The main trickiness in this change was making the asynchronous image handler encode the render parameters into the URL, and use a signed URL to prevent obvious render request attacks (which could lead to a denial-of-service). The logic for doing this really reminds me of how much the image rendering stuff could use some more refactoring. This was actually pretty straightforward to do, although the initial implementation made for some very long (and often redundant and not-CDN-friendly) URLs, because the image render logic sees all template arguments, not just the ones sent for imaging.

For now I’ve added some logic to simply filter out any arguments that don’t affect the image rendition directly. In the future I’d rather change the overall pipeline logic such that what gets sent to LocalImage._get_rendition is just the final attributes needed for the actual render, rather than the parameters that go into the calculation, but, again, refactoring.

None of this really matters, of course, since the async handler URL is only transitory anyway, but it’s always nice to not leak information, and to keep page sizes as small as possible. Technically the URLs could be made somewhat smaller if I were to use a more efficient serializer, but that’s a project for some other day.

Oh, also, a nice side-effect of this change is that, combined with the lazy-loading change I made a while ago, this actually makes images feel somewhat more responsive on large image sets, since Publ only starts to render images when they become visible, rather than clogging up its render queue with a bunch of items up-front. Theoretically this should also cut down on the number of “timeout blobs” which appear in the wild; in some of my spot testing I was unable to get any to appear at all, whereas before this change they were pretty common.

EXTRACTED ENTRIES:
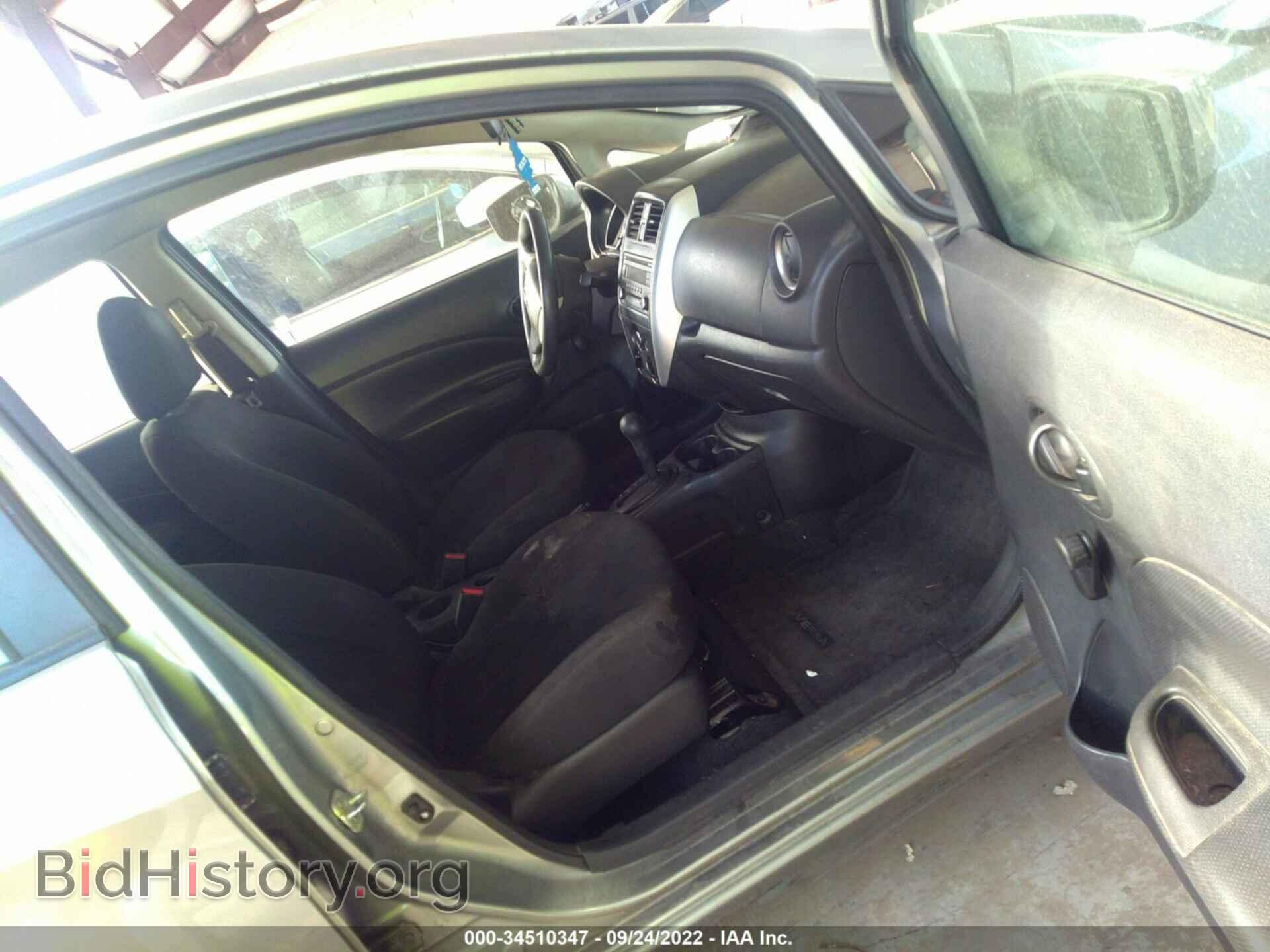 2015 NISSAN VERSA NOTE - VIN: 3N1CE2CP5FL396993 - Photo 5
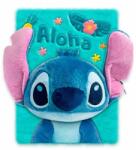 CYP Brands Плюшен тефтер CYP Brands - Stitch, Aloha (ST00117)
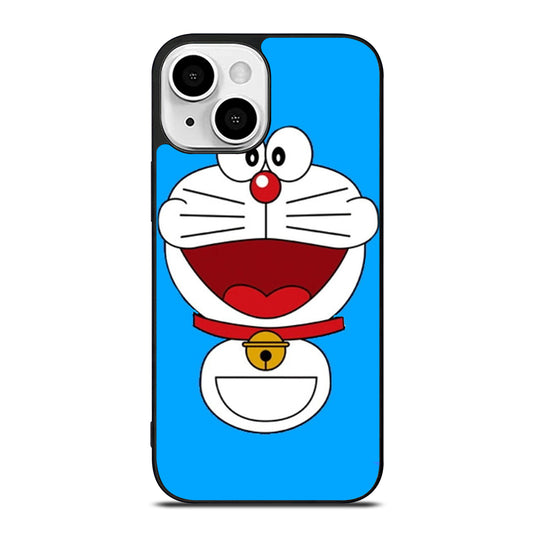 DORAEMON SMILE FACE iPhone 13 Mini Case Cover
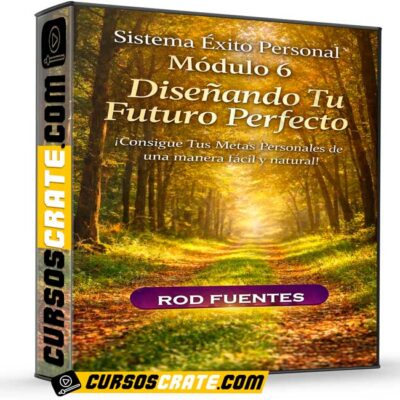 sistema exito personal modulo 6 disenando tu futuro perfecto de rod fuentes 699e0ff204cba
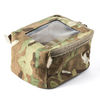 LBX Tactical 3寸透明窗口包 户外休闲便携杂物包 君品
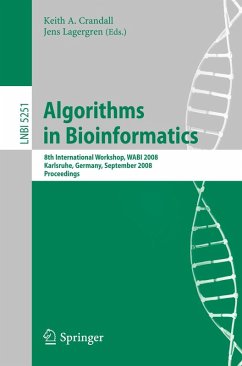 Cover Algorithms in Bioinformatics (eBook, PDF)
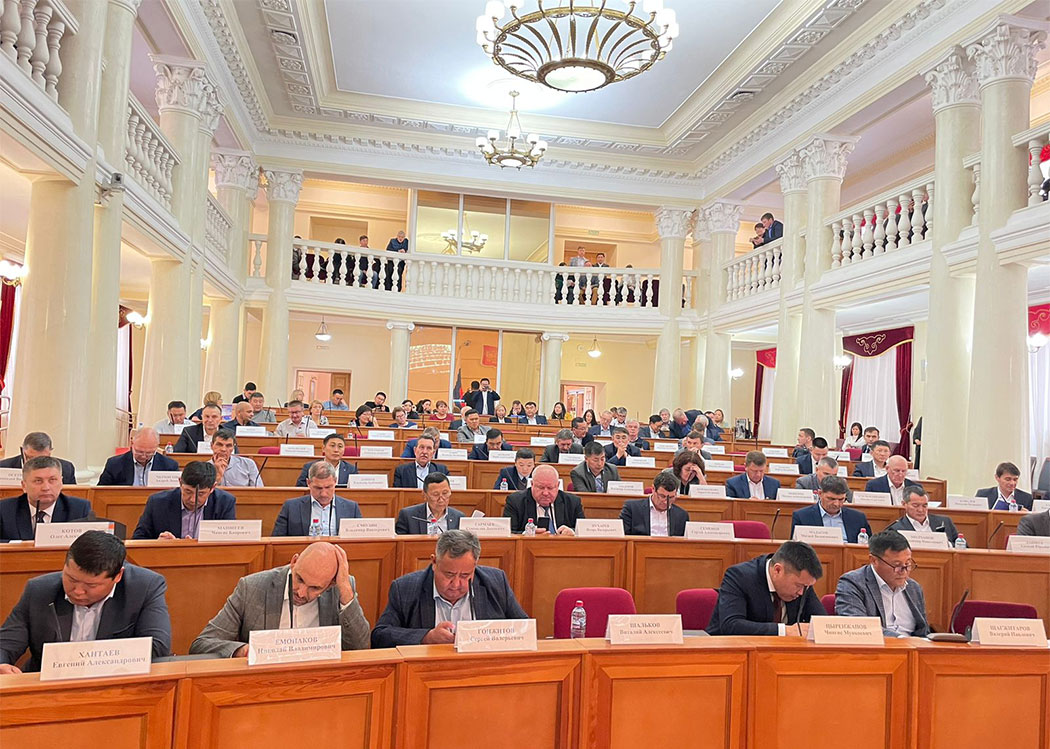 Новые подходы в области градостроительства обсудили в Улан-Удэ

PROBLEMS TO WORK ON:
(1) From the post on asynchronous image rendering, return the passage starting with "Oh, also, a" and going on through "were pretty common.".
(2) In the post on asynchronous image rendering, what does using a signed URL prevent?

EXPECTED RESULTS:
(1)
Oh, also, a nice side-effect of this change is that, combined with the lazy-loading change I made a while ago, this actually makes images feel somewhat more responsive on large image sets, since Publ only starts to render images when they become visible, rather than clogging up its render queue with a bunch of items up-front. Theoretically this should also cut down on the number of “timeout blobs” which appear in the wild; in some of my spot testing I was unable to get any to appear at all, whereas before this change they were pretty common.

(2) It prevents obvious render request attacks, which could lead to a denial-of-service.